Se você embarcasse em uma viagem fantástica você ia querer registrar tudo. Não ia perder nenhum detalhe.

Mas o que seria uma viagem fantástica? É uma questão de interpretação. Se você considerasse seu atual caminho uma viagem fantástica, já estaria registrando tudo – encantado, abismado.

Ter um diário de bordo é uma forma de observar, registrar e, principalmente, de tempos em tempos, analisar a vida em perspectiva. E assim relembrar e resgatar ideias, planos e projetos que vão ficando pelo caminho. Não registrar, infelizmente, é apostar no esquecimento.

O que falta para você carregar um caderno de ideias por aí: esperar uma viagem fantástica aparecer, ou perceber que quem constrói essa jornada é você?

Qual é a sua Mona Lisa?

Leonardo da Vinci pintou a Mona Lisa durante 16 anos.

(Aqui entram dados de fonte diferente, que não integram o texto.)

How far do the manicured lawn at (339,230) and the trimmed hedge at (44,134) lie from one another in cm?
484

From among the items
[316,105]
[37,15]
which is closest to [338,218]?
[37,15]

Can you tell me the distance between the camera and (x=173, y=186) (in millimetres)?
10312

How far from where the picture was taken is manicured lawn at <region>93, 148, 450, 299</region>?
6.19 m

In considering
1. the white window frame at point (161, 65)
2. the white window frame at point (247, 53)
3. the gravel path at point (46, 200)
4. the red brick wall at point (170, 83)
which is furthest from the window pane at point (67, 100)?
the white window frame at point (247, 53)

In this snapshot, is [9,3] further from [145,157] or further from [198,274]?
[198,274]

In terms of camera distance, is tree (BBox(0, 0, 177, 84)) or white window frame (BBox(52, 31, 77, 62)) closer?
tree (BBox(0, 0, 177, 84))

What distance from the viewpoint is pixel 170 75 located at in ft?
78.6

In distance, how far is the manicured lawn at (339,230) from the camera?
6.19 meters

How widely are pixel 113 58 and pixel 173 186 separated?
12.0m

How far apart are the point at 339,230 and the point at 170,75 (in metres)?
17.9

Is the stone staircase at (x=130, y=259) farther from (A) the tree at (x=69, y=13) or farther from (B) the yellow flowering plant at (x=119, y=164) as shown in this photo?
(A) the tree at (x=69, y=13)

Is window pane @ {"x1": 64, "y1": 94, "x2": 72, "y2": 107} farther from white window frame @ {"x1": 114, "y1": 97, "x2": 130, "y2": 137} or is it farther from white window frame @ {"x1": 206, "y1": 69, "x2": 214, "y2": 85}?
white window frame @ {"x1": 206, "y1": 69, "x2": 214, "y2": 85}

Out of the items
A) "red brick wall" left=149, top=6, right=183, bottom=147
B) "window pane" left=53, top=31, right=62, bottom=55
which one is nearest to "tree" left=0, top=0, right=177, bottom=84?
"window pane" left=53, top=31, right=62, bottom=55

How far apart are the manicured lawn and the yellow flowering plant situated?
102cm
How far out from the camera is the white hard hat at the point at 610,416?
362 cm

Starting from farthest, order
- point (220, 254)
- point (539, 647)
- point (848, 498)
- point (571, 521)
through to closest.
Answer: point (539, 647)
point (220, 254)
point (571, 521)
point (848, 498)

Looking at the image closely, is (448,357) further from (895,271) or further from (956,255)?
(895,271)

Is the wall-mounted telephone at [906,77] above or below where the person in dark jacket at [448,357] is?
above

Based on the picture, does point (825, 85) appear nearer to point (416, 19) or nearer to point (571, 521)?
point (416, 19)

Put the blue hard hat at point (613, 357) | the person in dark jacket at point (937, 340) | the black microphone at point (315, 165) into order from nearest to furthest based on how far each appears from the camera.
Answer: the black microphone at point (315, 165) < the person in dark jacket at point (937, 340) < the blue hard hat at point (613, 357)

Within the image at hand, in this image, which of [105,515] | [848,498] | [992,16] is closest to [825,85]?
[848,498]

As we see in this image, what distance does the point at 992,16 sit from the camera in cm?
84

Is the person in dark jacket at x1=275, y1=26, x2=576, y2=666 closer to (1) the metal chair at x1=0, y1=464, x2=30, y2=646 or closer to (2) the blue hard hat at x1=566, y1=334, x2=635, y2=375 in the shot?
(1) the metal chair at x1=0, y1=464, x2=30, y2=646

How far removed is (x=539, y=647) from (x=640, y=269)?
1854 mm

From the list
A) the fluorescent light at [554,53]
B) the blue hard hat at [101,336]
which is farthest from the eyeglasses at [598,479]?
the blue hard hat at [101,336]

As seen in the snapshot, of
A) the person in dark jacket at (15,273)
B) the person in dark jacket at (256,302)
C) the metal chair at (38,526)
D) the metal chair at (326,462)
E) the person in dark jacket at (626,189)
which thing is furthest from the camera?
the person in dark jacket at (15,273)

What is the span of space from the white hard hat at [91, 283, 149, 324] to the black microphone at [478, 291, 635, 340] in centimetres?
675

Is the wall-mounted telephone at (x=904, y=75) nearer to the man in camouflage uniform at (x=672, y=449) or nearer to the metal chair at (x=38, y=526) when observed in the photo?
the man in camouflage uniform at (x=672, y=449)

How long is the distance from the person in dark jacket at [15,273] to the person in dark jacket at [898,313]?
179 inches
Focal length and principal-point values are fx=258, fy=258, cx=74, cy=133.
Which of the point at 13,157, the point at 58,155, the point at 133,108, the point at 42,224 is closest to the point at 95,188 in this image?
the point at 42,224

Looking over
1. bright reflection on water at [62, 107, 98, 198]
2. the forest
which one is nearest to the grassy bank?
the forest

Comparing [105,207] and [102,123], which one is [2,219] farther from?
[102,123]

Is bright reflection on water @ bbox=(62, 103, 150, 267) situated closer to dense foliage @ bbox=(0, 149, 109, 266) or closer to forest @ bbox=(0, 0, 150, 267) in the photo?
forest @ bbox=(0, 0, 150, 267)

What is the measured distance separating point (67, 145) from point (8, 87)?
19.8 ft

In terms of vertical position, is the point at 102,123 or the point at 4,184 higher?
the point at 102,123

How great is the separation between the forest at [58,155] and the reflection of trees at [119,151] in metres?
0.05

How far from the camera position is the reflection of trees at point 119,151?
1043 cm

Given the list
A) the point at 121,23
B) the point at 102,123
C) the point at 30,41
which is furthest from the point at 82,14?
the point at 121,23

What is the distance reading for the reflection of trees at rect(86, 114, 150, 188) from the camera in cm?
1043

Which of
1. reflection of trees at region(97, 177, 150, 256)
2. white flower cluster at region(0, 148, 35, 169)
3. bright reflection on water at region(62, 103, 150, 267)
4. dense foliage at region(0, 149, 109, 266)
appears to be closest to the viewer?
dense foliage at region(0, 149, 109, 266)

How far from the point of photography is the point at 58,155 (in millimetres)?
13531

Era uma das poucas telas que ele levava consigo em cada mudança de cidade.

Quando ele morreu, dizem que ela estava no cavalete. Se ele vivesse mais tempo, provavelmente acrescentaria outros minúsculos detalhes.

Leonardo transferia para as pinturas seus aprendizados sobre luz, sombra, perspectiva, movimento. E como era um constante aprendiz, precisava atualizar sua obra prima.

É importante concluir, lançar, vender um projeto (a sua arte). Em geral, o perfeccionismo é só o medo da crítica, e não torna a obra melhor.

Mas após a leitura da biografia de Leonardo da Vinci, fiquei pensando: já pensou ter uma “Mona Lisa”, aquela obra que você passa a vida inteira aperfeiçoando, aplicando as lições que aprendeu?

Só uma. Indiferente ao público, ao mercado. O resultado preciso de tudo que você descobriu ao longo do caminho.

A reação e o sentimento – 2

Quando alguém mostra que você está errado, como você reage?

Outro fato curioso: conhecemos as pessoas com base nas reações que elas têm. Não adianta eu dizer que sou uma pessoa grata, se no primeiro pequeno problema do dia já começo a reclamar.

É só no ato da reação que mostramos grandes qualidades – ou preocupantes carências.

Essa forma de conhecer as pessoas é evidente no trabalho: pense naquele colega que, diante de qualquer notícia preocupante, perde o controle. Preocupa todo mundo. E à noite perde o sono, prejudicando ainda mais, obviamente, a si mesmo.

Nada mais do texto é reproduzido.